When it comes to beauty, it seems like everyone wants to be a pro — and thanks to YouTube, far-out techniques like contouring and micro-needling seem like a walk in the park to some. That probably explains another market phenomenon we're beginning to see bubble up: facial massagers.
Just a couple of weeks ago, Tatcha's $195 Akari Gold Massager happened upon our desks. At the time we set out to write this story, Sarah Chapman's Skinesis Facialift ($38), a bizarre, slightly terrifying device that kneads your face, sold out on Net-A-Porter. Then, in a slightly different vein, Clarins released a "contouring serum," complete with an instruction manual on how to massage it in to temporarily lift your face.
"I think more and more people are enjoying being able to take the health of their skin into their own hands, quite literally," says Sarah Chapman, a U.K.-based facialist who has long extolled the benefits of massaging, prompting her invention of Facialift. "And, facial massage is unbeatable for aiding skin function, restoring your glow, and waking up a tired, sluggish complexion. It helps oxygenate the skin cells...and helps to break down congestion, which can cause puffiness and breakouts."

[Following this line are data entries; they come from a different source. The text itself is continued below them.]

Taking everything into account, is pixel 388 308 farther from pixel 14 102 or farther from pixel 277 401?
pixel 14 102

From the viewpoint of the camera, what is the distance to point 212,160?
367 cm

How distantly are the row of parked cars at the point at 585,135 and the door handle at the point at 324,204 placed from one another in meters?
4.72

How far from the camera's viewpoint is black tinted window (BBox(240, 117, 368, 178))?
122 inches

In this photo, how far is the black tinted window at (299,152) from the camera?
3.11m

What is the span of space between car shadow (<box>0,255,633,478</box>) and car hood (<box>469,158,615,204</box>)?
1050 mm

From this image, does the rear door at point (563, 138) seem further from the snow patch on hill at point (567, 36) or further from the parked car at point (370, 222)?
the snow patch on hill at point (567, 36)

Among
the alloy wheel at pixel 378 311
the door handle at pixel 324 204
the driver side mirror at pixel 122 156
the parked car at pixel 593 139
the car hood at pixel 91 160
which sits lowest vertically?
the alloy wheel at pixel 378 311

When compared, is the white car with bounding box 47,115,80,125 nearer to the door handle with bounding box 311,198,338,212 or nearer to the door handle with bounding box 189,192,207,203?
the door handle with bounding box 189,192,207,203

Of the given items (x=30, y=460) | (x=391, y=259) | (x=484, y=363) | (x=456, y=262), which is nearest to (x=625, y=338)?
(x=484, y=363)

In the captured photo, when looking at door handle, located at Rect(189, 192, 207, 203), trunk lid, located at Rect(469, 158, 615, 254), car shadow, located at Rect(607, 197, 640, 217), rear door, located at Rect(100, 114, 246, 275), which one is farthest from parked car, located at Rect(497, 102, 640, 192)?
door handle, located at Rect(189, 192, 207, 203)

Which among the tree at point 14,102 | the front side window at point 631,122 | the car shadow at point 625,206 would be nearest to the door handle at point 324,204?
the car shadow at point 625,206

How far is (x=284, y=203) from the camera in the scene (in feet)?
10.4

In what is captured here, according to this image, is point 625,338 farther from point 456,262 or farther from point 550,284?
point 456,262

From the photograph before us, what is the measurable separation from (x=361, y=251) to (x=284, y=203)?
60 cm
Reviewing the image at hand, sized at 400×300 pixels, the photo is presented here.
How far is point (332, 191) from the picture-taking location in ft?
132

Her own device looks like something you might find behind a black curtain at Babeland — a wishbone shape with eight rolling heads and 48 massaging nodules. You hold it perpendicular to your face, and the little knobs simulate kneading, which, in theory, promotes lymphatic drainage and better blood flow. You can use it to, say, help the ingredients of your serum penetrate more deeply into the pores, or to get a really deep detox while you clean. (You can check out how she uses it and get more info on the product below.)

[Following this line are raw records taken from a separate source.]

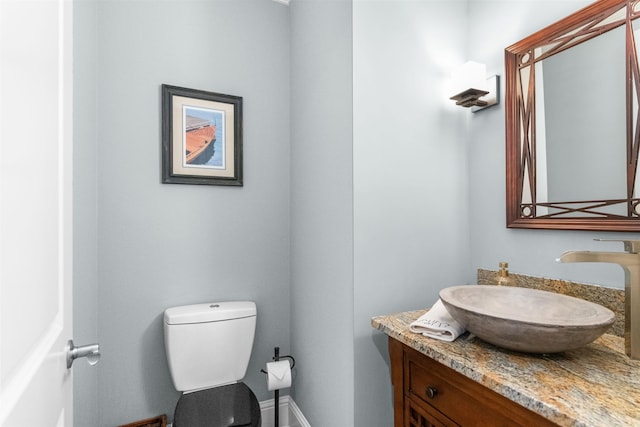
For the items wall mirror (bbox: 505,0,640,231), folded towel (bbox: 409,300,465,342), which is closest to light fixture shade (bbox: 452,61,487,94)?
wall mirror (bbox: 505,0,640,231)

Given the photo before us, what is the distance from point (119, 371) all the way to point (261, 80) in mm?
1671

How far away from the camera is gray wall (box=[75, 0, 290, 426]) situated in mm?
1572

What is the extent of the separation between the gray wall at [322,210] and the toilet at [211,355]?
304 millimetres

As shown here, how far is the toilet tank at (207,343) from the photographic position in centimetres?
155

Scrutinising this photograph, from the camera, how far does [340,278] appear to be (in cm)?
137

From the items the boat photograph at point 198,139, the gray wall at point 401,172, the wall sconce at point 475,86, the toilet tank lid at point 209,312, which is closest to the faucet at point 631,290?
the gray wall at point 401,172

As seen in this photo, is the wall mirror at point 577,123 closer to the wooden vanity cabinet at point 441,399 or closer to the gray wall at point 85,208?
the wooden vanity cabinet at point 441,399

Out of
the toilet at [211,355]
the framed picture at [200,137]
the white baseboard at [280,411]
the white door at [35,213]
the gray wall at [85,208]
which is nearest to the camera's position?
the white door at [35,213]

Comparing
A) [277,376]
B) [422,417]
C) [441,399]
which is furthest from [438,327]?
[277,376]

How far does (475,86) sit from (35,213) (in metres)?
1.43

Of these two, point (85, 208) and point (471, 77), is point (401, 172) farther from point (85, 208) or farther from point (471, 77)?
point (85, 208)

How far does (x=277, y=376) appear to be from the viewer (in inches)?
64.4

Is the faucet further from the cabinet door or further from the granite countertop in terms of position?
the cabinet door

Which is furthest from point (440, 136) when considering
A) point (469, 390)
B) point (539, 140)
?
point (469, 390)
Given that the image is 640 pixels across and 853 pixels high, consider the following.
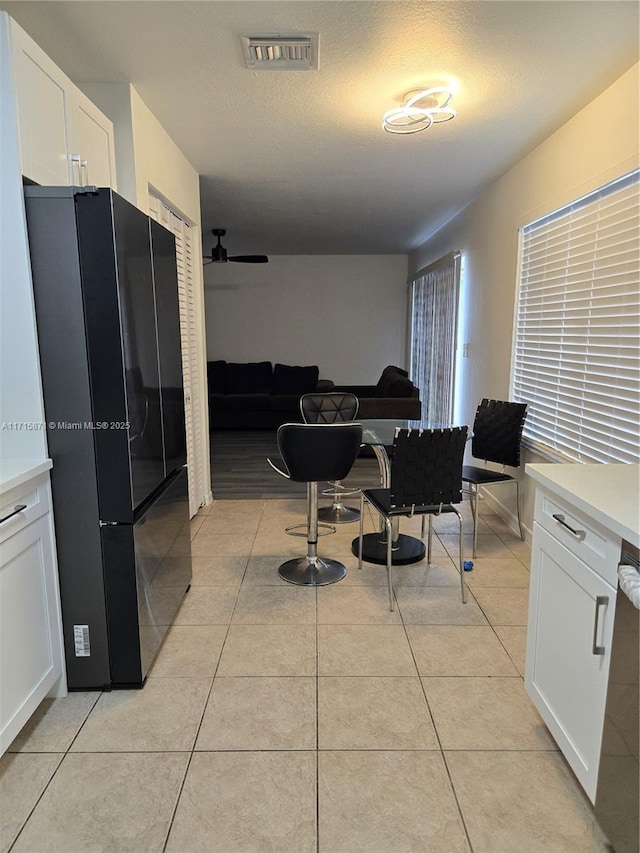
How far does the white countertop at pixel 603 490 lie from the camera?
1248 mm

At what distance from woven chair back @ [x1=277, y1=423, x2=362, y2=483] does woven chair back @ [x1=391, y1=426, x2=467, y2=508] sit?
0.87 ft

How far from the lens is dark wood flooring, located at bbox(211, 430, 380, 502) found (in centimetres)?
451

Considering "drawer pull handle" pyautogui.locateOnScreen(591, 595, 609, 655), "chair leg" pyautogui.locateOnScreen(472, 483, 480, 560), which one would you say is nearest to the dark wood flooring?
"chair leg" pyautogui.locateOnScreen(472, 483, 480, 560)

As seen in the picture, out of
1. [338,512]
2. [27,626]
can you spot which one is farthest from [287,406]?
[27,626]

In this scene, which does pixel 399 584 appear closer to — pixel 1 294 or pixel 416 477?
pixel 416 477

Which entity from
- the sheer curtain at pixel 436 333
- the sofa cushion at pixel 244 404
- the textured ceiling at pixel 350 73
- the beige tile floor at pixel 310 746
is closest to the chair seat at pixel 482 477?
the beige tile floor at pixel 310 746

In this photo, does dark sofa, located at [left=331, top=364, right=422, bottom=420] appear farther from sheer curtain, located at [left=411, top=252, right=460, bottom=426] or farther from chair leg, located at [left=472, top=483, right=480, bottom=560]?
chair leg, located at [left=472, top=483, right=480, bottom=560]

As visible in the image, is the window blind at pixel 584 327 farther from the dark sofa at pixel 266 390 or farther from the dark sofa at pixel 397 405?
the dark sofa at pixel 266 390

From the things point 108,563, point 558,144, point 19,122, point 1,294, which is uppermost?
point 558,144

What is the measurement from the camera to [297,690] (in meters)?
1.98

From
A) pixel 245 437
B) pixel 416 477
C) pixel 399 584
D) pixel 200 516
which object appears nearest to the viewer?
pixel 416 477

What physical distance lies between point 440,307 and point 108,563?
4.64 meters

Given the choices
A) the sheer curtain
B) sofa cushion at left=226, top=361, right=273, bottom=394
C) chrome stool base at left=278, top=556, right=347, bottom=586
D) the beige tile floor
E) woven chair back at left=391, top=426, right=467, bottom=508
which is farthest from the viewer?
sofa cushion at left=226, top=361, right=273, bottom=394

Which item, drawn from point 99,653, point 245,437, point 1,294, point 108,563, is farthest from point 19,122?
point 245,437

"Studies in the last few years have indicated that facial massage helps to reduce anxiety and increase sympathetic nervous activity, and to boost elasticity and softness of the skin," says Victoria Tsai, the founder of Tatcha. "We originally created our massager as a gift for the beauty lover, so we were totally surprised to see people making it a part of their everyday rituals." In fact, the wand became beloved by Yolanda Mata, a celebrity aesthetician, who started incorporating it into all of her facials.
Mata encouraged Tsai to make the wand longer so that it could cover a larger area of the face, and asked for an enhanced thermal core that would allow the tool to hold its temperature for longer. Now, you can either heat it up or cool it, depending on what kind of massage you're going for (the brand outlines three).
"The key is to always move away from the center of the face, promoting lymphatic drainage, and to always move upward to combat the pull of gravity," Tsai says.
You may not see instant benefits right away — in fact, you may not even notice them in the short-term. But, there's a hidden bonus that comes from using your massager diligently: "It's wonderful to carve out 30 seconds for yourself at the beginning or end of the day," Tsai says.
And, there's really no arguing that a little time to oneself can do wonders for the mind — and the skin, lymphatic drainage or not. In fact, after two cocktails, a bottle of wine, more chicken wings than I'd like to admit, two Advils, and four painfully short hours of sleep, a little massage was (surprisingly) exactly what I needed to restore my face to a normal human color.